WHAT THIS TASK INVOLVES:
Nothing but the lines from the one containing "United States." through the last line of the entries should appear in the output, each verbatim.

Start of DATA EXTRACT

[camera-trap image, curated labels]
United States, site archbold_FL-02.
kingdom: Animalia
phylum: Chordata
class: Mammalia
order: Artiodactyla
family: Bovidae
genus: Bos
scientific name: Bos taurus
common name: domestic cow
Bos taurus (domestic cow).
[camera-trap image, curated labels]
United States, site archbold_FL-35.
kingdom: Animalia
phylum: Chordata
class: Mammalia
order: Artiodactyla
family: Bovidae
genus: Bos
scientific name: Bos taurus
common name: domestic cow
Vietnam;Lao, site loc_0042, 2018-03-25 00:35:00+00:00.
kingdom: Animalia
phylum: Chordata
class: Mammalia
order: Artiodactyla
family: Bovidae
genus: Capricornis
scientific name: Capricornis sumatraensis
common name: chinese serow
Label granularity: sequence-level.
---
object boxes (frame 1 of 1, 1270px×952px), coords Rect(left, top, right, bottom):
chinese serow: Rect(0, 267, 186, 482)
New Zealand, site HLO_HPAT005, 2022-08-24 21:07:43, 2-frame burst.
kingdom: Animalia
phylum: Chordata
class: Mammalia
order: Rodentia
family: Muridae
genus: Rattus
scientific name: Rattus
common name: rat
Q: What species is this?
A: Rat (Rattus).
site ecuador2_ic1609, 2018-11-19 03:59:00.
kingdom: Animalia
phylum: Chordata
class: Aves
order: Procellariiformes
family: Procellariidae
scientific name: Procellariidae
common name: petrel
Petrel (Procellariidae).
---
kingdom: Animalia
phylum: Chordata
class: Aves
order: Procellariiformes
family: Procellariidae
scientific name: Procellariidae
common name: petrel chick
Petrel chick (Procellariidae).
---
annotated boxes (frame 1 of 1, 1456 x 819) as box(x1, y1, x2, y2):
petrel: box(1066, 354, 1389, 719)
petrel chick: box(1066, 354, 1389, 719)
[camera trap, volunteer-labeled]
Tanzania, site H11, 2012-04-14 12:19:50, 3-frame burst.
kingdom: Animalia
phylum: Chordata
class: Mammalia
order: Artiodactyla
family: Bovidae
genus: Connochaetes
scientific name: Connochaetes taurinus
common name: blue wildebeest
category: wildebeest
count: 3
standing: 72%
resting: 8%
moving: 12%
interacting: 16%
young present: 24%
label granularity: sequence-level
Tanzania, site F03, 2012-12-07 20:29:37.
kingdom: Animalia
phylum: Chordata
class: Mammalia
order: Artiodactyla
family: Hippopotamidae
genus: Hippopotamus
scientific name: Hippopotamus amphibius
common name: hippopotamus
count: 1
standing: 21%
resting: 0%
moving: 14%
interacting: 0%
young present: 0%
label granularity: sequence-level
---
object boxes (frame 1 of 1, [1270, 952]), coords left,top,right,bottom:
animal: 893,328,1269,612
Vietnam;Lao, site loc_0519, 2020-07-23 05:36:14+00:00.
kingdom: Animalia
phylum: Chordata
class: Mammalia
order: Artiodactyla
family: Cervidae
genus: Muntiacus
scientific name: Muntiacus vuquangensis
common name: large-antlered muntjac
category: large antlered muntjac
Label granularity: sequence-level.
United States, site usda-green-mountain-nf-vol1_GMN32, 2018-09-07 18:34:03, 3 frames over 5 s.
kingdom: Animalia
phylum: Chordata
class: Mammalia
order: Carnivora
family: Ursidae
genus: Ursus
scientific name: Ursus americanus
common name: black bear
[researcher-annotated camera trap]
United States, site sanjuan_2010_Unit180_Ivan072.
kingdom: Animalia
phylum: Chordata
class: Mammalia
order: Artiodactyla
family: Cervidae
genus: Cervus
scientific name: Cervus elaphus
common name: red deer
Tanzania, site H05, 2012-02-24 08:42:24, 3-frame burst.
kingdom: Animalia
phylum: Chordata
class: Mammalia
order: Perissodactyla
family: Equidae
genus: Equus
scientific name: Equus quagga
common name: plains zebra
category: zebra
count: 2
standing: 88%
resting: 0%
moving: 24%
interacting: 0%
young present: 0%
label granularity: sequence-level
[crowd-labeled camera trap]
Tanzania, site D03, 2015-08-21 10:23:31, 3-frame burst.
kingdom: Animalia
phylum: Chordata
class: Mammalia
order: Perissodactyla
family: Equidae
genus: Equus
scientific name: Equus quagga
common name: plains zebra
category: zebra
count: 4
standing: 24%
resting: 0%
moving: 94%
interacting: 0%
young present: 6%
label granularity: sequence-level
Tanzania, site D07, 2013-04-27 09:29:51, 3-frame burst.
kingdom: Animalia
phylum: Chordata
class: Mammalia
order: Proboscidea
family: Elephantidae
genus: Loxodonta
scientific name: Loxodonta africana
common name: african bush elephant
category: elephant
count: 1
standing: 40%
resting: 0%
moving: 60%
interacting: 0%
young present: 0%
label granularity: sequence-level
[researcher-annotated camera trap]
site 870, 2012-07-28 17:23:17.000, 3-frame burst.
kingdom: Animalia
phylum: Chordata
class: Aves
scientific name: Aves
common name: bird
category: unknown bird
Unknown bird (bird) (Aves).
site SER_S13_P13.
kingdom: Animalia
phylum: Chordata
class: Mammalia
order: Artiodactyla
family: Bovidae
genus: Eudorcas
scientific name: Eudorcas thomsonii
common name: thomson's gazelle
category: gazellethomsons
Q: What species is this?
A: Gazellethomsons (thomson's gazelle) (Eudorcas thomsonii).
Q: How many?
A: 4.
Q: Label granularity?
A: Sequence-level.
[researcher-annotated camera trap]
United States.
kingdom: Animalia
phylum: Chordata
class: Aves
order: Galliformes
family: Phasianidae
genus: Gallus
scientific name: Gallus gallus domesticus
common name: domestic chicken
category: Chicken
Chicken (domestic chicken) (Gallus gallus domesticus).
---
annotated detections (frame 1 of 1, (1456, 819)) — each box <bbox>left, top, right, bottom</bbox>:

End of DATA EXTRACT

TASK OUTPUT:
United States.
kingdom: Animalia
phylum: Chordata
class: Aves
order: Galliformes
family: Phasianidae
genus: Gallus
scientific name: Gallus gallus domesticus
common name: domestic chicken
category: Chicken
Chicken (domestic chicken) (Gallus gallus domesticus).
---
annotated detections (frame 1 of 1, (1456, 819)) — each box <bbox>left, top, right, bottom</bbox>:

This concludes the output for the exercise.